··· Selected extract ···

Qualified educational facilities can cost-effectively use SignalVu-PC in teaching environments. The specially priced education version includes all available analysis standard and provides results watermarked 'Education Version'.

Measurement functions

Spectrum analyzer measurements (base software) Channel power, Adjacent channel power, Multicarrier adjacent channel Power/Leakage ratio, Occupied bandwidth, xdB down, Marker measurements of power, delta power, integrated power, power density, dBm/Hz, and dBc/Hz, Signal strength with audible feedback.
Time domain and statistical measurements (base software) RF IQ vs time, Amplitude vs time, Power vs time, Frequency vs time, Phase vs time, CCDF, Peak-to-Average ratio, Amplitude, Frequency, and Phase modulation analysis.
WLAN 802.11a/b/g/j/p measurement application (SV23) All of the RF transmitter measurements as defined in the IEEE standard, and a wide range of additional scalar measurements such as Carrier Frequency error, Symbol Timing error, Average/peak burst power, IQ Origin Offset, RMS/Peak EVM, and analysis displays, such as EVM and Phase/Magnitude Error vs time/frequency or vs symbols/ subcarriers, as well as packet header decoded information and symbol table.
SV24 requires SV23.
SV25 requires SV24.
WLAN 802.11n measurement application (SV24)
WLAN 802.11ac measurement application (SV25)
APCO P25 compliance testing and analysis application (SV26) Complete set of push-button TIA-102 standard-based transmitter measurements with pass/fail results including ACPR, transmitter power and encoder attack times, transmitter throughput delay, frequency deviation, modulation fidelity, symbol rate accuracy, and transient frequency behavior, as well as HCPM transmitter logical channel peak ACPR, off slot power, power envelope, and time alignment.
Bluetooth Basic LE TX SIG measurements (SV27) Presets for transmitter measurements defined by Bluetooth SIG for Basic Rate and Bluetooth Low Energy. Results also include Pass/Fail information. Application also provides Packet Header Field Decoding and can automatically detect the standard including Enhanced Data Rate.
Bluetooth 5 measurements (SV31) Bluetooth SIG measurements for Bluetooth Low Energy version 5. Results also include Pass/Fail information. Application also provides Packet Header Field Decoding of LE Data Packets.
SV31 requires SV27.
AM/FM/PM modulation and audio measurements (SVA) Carrier power, frequency error, modulation frequency, modulation parameters (±peak, peak-peak/2, RMS), SINAD, modulation distortion, S/N, THD, TNHD, hum and noise.
Settling time (frequency and phase) (SVT) Measured frequency, Settling time from last settled frequency, Settling time from last settled phase, Settling time from trigger. Automatic or manual reference frequency selection. User-adjustable measurement bandwidth, averaging, and smoothing. Pass/Fail mask testing with 3 user-settable zones.

··· Supplied information ···

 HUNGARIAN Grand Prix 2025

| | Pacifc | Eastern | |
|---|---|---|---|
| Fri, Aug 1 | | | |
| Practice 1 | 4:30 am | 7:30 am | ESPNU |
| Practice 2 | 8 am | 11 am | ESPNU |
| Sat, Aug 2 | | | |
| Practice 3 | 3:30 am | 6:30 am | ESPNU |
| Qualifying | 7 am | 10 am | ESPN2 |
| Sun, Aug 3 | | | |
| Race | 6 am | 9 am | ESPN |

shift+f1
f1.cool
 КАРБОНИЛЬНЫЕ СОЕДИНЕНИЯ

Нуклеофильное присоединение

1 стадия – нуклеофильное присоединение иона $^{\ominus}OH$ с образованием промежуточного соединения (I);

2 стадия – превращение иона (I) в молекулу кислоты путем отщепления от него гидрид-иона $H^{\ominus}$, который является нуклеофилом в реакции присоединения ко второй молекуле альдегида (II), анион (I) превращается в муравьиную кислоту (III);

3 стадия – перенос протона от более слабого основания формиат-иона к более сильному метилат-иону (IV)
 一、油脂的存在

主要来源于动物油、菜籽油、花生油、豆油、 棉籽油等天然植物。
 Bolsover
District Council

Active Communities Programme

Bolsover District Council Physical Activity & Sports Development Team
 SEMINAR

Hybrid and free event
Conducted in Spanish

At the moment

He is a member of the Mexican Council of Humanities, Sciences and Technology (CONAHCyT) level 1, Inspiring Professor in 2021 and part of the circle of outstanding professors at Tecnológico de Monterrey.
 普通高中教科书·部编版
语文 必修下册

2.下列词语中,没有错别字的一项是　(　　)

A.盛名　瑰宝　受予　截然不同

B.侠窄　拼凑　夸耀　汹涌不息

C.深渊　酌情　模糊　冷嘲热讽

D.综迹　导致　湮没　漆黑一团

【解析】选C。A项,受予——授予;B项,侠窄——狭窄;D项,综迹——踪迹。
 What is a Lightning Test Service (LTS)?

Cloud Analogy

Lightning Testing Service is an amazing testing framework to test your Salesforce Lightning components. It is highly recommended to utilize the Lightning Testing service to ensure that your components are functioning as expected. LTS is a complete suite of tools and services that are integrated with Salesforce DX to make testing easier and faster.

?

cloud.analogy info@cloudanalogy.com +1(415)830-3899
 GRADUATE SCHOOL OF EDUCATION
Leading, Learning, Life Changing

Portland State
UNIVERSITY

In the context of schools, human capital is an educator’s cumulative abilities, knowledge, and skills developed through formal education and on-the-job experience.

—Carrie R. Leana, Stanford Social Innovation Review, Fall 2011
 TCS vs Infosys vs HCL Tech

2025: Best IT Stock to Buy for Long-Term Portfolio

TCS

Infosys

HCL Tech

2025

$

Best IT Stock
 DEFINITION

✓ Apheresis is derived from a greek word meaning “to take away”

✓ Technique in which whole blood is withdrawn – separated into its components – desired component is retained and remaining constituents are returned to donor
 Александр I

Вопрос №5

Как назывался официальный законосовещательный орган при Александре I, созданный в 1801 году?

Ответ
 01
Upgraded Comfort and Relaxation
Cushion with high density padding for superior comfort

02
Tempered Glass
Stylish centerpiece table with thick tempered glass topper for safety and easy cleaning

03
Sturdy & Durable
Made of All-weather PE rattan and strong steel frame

···

● Problem A: Summarize the SignalVu-PC excerpt in two sentences.
● Problem B: Reproduce the SignalVu-PC excerpt word for word, beginning at the words "WLAN 802.11a/b/g/j/p measurement" and stopping after "measurement application (SV25)".

● Exercise output A: A specially priced education version of SignalVu-PC, which qualified educational facilities can use in teaching, includes all available analysis standard and watermarks its results "Education Version." The base software provides spectrum analyzer, time domain, and statistical measurements, and further measurement applications cover WLAN, APCO P25, Bluetooth, AM/FM/PM modulation and audio, and frequency and phase settling time.

● Exercise output B:
WLAN 802.11a/b/g/j/p measurement application (SV23) All of the RF transmitter measurements as defined in the IEEE standard, and a wide range of additional scalar measurements such as Carrier Frequency error, Symbol Timing error, Average/peak burst power, IQ Origin Offset, RMS/Peak EVM, and analysis displays, such as EVM and Phase/Magnitude Error vs time/frequency or vs symbols/ subcarriers, as well as packet header decoded information and symbol table.
SV24 requires SV23.
SV25 requires SV24.
WLAN 802.11n measurement application (SV24)
WLAN 802.11ac measurement application (SV25)